Stored data

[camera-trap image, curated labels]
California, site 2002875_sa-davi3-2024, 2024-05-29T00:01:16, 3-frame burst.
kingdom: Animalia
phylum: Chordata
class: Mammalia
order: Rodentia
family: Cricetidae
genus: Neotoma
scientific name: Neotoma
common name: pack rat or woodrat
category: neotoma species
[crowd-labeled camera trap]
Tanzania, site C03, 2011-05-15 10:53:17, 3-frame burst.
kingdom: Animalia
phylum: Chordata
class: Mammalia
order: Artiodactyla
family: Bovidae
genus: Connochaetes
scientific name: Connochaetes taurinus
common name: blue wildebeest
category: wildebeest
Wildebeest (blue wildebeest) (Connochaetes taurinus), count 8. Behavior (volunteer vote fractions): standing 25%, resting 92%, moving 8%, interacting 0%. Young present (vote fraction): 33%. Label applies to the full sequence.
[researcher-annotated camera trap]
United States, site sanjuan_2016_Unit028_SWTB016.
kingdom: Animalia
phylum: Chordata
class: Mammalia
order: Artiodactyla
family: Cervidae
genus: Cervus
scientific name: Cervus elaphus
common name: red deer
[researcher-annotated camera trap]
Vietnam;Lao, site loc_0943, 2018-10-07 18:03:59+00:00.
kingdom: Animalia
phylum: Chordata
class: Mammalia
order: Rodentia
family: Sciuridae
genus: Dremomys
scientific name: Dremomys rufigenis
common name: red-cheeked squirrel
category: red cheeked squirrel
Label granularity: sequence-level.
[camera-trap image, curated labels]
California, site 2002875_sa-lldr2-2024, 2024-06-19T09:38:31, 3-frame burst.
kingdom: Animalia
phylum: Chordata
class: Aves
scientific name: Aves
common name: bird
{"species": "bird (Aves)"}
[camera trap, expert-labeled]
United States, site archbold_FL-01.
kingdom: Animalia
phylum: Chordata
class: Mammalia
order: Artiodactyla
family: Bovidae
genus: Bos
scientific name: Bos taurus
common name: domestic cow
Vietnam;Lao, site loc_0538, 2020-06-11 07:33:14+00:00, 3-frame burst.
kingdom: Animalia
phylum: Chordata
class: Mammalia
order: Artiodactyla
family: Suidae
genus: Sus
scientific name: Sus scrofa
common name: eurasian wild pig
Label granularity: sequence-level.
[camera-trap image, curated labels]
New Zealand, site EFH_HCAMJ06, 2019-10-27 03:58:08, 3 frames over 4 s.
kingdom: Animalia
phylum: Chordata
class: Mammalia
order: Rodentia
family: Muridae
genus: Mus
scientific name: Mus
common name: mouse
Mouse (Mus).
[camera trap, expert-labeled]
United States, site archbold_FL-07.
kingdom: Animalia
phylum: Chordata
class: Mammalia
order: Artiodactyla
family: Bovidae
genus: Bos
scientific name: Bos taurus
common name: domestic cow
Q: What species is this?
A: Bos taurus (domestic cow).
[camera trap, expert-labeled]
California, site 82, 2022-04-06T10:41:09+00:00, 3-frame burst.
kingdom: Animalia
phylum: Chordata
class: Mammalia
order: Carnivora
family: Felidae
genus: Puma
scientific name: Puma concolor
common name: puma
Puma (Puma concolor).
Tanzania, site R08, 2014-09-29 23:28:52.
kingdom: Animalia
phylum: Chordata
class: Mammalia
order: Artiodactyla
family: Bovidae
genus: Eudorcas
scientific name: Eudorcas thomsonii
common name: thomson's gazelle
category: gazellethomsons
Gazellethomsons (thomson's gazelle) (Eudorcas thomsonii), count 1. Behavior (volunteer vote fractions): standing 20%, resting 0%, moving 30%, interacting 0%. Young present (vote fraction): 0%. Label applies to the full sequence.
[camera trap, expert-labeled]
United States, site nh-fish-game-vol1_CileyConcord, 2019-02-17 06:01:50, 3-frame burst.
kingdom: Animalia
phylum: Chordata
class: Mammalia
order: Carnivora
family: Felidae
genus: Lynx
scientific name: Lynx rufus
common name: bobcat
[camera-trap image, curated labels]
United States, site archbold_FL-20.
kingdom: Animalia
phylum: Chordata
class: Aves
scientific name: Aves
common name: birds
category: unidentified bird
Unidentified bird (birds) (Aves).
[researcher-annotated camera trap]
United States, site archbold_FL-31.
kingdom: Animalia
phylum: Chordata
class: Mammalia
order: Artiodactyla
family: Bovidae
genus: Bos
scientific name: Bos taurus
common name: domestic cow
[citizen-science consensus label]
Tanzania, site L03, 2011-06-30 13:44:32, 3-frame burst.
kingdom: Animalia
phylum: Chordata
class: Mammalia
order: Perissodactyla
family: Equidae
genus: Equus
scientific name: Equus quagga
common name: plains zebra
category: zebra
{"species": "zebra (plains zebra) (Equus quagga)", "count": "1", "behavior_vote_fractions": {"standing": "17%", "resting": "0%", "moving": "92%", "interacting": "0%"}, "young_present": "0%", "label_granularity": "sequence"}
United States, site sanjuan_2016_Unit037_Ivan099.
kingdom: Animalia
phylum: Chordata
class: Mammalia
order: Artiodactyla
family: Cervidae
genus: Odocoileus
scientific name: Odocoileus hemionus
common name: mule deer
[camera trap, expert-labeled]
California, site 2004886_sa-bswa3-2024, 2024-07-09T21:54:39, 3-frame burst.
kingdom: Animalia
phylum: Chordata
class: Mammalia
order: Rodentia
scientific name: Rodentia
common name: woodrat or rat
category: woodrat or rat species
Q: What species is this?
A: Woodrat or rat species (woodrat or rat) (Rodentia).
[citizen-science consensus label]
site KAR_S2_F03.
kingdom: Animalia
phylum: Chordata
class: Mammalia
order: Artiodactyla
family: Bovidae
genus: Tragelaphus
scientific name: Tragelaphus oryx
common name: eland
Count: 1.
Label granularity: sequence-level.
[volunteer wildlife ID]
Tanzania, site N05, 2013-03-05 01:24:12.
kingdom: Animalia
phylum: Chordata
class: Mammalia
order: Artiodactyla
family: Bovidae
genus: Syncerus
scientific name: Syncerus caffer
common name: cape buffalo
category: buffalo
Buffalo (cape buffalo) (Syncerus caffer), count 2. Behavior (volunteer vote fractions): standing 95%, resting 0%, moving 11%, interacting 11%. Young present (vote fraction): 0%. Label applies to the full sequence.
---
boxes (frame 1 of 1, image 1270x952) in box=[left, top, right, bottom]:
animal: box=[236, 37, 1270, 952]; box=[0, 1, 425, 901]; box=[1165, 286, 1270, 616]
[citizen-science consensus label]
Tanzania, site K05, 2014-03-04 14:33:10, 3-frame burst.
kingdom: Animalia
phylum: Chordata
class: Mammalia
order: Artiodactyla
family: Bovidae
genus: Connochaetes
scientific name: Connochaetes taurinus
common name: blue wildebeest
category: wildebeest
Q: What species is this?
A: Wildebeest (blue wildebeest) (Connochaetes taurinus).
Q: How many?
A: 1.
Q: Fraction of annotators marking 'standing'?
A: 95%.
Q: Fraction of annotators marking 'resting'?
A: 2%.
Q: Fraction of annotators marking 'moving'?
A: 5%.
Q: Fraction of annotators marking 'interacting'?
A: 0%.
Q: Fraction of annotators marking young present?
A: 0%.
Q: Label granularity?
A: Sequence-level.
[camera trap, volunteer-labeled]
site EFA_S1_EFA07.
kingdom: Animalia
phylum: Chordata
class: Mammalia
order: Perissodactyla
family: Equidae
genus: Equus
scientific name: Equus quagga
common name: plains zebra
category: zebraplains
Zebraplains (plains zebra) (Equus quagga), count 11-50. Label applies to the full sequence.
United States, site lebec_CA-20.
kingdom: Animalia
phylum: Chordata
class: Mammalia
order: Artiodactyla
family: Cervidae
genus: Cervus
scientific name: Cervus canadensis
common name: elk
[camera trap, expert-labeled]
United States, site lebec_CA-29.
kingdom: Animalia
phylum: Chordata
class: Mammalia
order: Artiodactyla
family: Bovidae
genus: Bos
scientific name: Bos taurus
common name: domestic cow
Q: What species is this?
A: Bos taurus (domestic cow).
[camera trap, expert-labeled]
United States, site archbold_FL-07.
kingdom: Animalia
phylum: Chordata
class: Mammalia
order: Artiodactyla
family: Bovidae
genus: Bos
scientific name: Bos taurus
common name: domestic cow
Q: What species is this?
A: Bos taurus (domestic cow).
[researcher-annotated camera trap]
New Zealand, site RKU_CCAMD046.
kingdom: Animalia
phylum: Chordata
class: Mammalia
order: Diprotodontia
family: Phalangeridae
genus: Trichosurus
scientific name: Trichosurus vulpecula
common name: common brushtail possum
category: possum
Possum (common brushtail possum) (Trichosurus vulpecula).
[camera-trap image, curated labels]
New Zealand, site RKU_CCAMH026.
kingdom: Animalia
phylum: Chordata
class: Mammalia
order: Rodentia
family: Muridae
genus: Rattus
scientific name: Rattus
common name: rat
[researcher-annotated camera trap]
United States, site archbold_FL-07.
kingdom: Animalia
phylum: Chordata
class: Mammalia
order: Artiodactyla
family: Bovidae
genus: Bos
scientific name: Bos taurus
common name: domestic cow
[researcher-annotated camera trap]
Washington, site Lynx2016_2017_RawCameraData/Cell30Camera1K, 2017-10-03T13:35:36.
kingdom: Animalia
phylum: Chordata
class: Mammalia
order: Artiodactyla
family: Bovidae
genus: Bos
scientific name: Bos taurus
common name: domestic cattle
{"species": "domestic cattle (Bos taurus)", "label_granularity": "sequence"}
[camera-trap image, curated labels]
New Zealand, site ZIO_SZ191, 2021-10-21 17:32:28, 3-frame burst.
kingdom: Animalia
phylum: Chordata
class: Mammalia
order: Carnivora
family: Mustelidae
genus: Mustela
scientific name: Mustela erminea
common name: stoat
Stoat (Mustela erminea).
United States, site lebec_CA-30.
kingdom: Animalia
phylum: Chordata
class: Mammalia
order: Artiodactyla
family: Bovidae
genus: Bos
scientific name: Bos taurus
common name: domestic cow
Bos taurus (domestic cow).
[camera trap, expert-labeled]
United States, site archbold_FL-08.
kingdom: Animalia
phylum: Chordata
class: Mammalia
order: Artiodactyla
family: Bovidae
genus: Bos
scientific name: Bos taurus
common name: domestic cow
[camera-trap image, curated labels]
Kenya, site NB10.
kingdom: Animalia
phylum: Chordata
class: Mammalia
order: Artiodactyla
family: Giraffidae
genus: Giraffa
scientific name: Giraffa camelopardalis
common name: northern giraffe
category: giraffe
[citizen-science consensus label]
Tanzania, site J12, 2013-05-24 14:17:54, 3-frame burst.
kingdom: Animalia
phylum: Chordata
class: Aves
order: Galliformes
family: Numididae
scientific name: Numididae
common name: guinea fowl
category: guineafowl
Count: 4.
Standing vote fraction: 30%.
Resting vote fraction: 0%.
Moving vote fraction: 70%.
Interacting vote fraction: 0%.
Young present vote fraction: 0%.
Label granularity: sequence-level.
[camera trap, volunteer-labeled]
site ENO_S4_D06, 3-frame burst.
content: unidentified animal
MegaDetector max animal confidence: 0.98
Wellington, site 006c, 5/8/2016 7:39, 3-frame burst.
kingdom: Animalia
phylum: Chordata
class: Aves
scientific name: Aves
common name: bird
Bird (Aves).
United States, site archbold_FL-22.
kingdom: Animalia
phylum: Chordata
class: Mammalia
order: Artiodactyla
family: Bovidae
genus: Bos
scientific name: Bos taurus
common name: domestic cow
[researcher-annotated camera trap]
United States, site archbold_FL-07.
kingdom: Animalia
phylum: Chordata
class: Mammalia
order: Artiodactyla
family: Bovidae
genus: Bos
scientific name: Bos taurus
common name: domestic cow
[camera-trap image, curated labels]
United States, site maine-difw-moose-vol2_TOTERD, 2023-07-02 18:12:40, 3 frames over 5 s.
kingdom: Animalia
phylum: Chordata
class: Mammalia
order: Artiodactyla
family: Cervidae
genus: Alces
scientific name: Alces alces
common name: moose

- [HOW TO COMPLETE THIS TASK]:
The answer must consist of every line from the entries that holds the string "frames".

- [EXERCISE ANSWER]:
New Zealand, site EFH_HCAMJ06, 2019-10-27 03:58:08, 3 frames over 4 s.
United States, site maine-difw-moose-vol2_TOTERD, 2023-07-02 18:12:40, 3 frames over 5 s.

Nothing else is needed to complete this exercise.